A review of long-term outcomes of several trials of autologous transplantation by Barlogie et al found that tandem transplantations were superior to both single transplantations and standard therapies.156 Also, postrelapse survival was longer when EFS was sustained for at least 3.5 years after tandem transplantation.156 The NCCN Multiple Myeloma Panel recommends collecting enough stem cells for two transplants in all eligible patients. According to the NCCN Multiple Myeloma Panel, a tandem transplant with or without maintenance therapy can be considered for all patients who are candidates for SCT, and is an option for patients who do not achieve at least a VGPR after the first autologous SCT. The support for use of maintenance therapy after tandem transplant comes from the study by Palumbo et al146 (discussed in the previous section) addressed the role of maintenance therapy with lenalidomide after autologous transplantation.146 Although associated with more frequent grade 3 or 4 neutropenia and infections, maintenance therapy with lenalidomide was found to significantly reduced risk of disease progression or death (HR, 0.47) after both single and tandem transplantation compared with no maintenance.146
The benefit from the second transplant in patients, who are in CR, or VGPR, and also in those who achieve less than VGPR after the first SCT, should preferably be answered in a clinical trial. In fact, such a randomized prospective NIH- and Intergroup-supported trial is currently ongoing. The other options for this group of patients include maintenance therapy or observation.

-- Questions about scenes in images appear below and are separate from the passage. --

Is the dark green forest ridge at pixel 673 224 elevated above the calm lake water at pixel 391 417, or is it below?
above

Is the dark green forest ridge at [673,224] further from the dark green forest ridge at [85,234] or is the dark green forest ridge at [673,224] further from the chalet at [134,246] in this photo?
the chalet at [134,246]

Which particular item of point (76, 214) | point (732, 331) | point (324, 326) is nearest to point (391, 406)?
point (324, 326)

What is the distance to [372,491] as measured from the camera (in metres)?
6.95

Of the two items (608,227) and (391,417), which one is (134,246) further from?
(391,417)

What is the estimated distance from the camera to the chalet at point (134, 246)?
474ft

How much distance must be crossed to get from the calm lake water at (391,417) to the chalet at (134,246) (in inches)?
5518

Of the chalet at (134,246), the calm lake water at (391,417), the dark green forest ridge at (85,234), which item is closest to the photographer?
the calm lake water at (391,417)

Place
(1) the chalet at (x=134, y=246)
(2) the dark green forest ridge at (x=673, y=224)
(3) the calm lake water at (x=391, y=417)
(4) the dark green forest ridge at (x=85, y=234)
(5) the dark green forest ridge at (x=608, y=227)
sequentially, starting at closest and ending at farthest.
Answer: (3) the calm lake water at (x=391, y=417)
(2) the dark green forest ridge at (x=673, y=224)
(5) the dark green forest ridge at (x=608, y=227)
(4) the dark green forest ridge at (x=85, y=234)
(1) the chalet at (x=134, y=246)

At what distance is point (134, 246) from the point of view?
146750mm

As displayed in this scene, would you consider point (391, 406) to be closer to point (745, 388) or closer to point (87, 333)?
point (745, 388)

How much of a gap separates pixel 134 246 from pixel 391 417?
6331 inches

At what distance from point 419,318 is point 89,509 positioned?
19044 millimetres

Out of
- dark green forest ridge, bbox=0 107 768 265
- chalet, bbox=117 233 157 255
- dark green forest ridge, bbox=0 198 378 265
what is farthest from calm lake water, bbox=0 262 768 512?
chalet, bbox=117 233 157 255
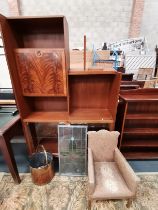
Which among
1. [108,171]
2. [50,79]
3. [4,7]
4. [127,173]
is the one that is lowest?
[108,171]

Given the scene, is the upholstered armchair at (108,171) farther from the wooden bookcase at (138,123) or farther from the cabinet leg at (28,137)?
the cabinet leg at (28,137)

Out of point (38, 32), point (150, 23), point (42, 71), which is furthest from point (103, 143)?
point (150, 23)

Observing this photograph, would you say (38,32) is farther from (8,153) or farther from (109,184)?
(109,184)

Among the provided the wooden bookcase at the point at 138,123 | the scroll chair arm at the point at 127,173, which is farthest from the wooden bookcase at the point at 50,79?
the scroll chair arm at the point at 127,173

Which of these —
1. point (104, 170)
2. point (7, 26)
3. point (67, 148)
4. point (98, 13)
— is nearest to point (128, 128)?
point (104, 170)

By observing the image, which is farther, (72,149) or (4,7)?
(4,7)

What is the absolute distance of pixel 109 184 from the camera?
1.48 metres

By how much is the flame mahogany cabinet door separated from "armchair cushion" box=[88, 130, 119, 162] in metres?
0.62

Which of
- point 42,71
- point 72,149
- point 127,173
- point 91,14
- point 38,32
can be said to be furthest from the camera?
point 91,14

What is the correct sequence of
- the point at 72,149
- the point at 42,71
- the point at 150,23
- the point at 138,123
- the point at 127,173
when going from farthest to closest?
the point at 150,23 < the point at 138,123 < the point at 72,149 < the point at 42,71 < the point at 127,173

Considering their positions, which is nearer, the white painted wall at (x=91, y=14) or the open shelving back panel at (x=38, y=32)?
the open shelving back panel at (x=38, y=32)

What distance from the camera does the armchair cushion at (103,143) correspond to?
5.53ft

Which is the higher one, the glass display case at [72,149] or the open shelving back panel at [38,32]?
the open shelving back panel at [38,32]

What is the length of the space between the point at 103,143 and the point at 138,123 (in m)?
0.82
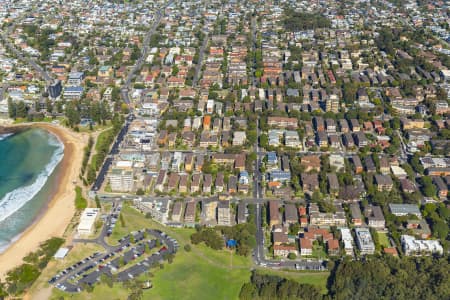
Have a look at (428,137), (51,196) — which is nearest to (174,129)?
(51,196)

Allogeneic Stem Cell Transplant
Allogeneic SCT includes either myeloablative or nonmyeloablative (ie, “mini” transplant) transplants. Allogeneic SCT has been investigated as an alternative to autologous SCT both to avoid the contamination of reinfused autologous tumor cells, but also to take advantage of the beneficial graft-versus-tumor effect associated with allogeneic transplants. However, lack of a suitable donor and increased morbidity has limited this approach, particularly for the typical older MM population. Nonmyeloablative transplants are designed to decrease the morbidity of the high-dose chemotherapy but preserve the beneficial graft-versus-tumor effect. Therefore, the principal difference between myeloablative and nonmyeloablative transplants relates to the chemotherapy regimen used. Specific preparatory regimens have not been a focus of the NCCN Guidelines, and therefore these Guidelines do not make a distinction between these approaches.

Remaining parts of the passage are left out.